Drug Discovery and Development

  • Home Drug Discovery and Development
  • Drug Discovery
  • Women in Pharma and Biotech
  • Oncology
  • Neurological Disease
  • Infectious Disease
  • Resources
    • Video features
    • Podcast
    • Webinars
  • Pharma 50
    • 2025 Pharma 50
    • 2024 Pharma 50
    • 2023 Pharma 50
    • 2022 Pharma 50
    • 2021 Pharma 50
  • Advertise
  • SUBSCRIBE

Moving beyond pilot purgatory: Scaling AI in drug discovery projects

By Brian Buntz | September 28, 2023

Cryo-EM structure of HTLV-1 intasome, 3D cartoon model, black background

3D representation of the HTLV-1 intasome (a type of nucleoprotein complex) structure as visualized through cryo-electron microscopy. [Adobe Stock]

The topic of AI in drug discovery and development may continue to garner significant attention, but harnessing AI effectively requires a nuanced strategy, and an ability to navigate between details and the bigger picture.

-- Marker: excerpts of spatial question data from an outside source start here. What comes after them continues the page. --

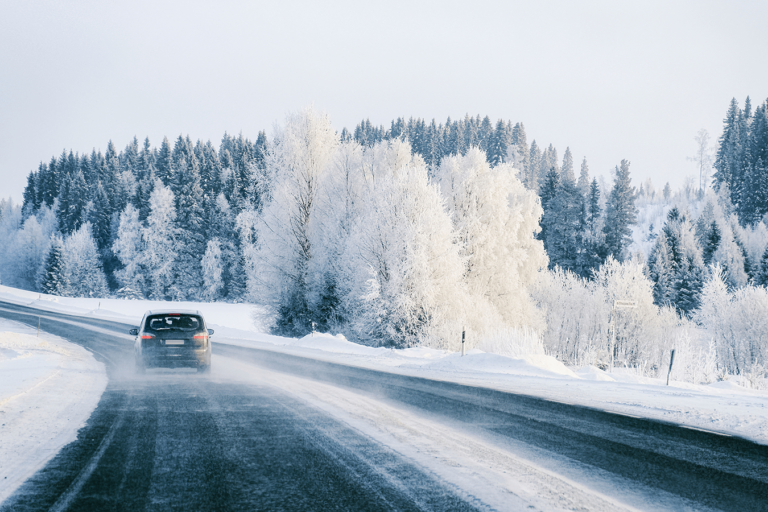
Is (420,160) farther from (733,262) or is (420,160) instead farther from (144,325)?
(733,262)

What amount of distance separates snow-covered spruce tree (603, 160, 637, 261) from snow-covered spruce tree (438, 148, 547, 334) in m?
33.9

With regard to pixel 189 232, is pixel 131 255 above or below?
below

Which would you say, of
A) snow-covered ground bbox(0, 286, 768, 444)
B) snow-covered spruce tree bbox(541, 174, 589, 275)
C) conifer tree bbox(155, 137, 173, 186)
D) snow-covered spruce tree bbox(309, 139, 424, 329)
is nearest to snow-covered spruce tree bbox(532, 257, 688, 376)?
snow-covered spruce tree bbox(309, 139, 424, 329)

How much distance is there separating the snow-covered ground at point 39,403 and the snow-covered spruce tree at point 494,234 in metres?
22.6

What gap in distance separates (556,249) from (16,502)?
66455 millimetres

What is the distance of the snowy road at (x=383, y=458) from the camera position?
15.2ft

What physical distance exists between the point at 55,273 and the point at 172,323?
242 ft

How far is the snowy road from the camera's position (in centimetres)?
462

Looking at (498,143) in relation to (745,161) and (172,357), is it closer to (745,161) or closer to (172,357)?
(745,161)

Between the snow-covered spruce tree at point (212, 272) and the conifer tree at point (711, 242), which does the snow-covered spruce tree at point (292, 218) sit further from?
the conifer tree at point (711, 242)

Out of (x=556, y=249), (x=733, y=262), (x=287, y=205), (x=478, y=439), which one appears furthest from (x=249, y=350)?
(x=733, y=262)

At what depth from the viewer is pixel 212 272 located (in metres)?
72.4

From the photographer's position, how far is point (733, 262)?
62.8m

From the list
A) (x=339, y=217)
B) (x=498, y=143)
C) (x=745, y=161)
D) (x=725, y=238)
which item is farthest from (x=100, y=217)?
(x=745, y=161)
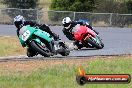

Andrew Anderson, vice president of innovation and informatics strategy at ACD/Labs, likens it to boiling water. “On a small scale, it’s straightforward. But boiling a tanker cart full of water? That’s a different ballgame,” he said.

Thinking through these aspects is vital to address the ‘pilot-purgatory’ problem, which frequently arises in projects involving emerging technology. As a growing number of drug developers launch proof-of-concept AI projects, a significant number are struggling to scale them. “There’s a struggle with extensibility,” Anderson said. To counter the problem, many drug developers are shifting their focus to data standardization and data engineering efforts. “It’s essential to ensure that data acquired in the laboratory or the manufacturing plant is readily available to AI models,” Anderson said.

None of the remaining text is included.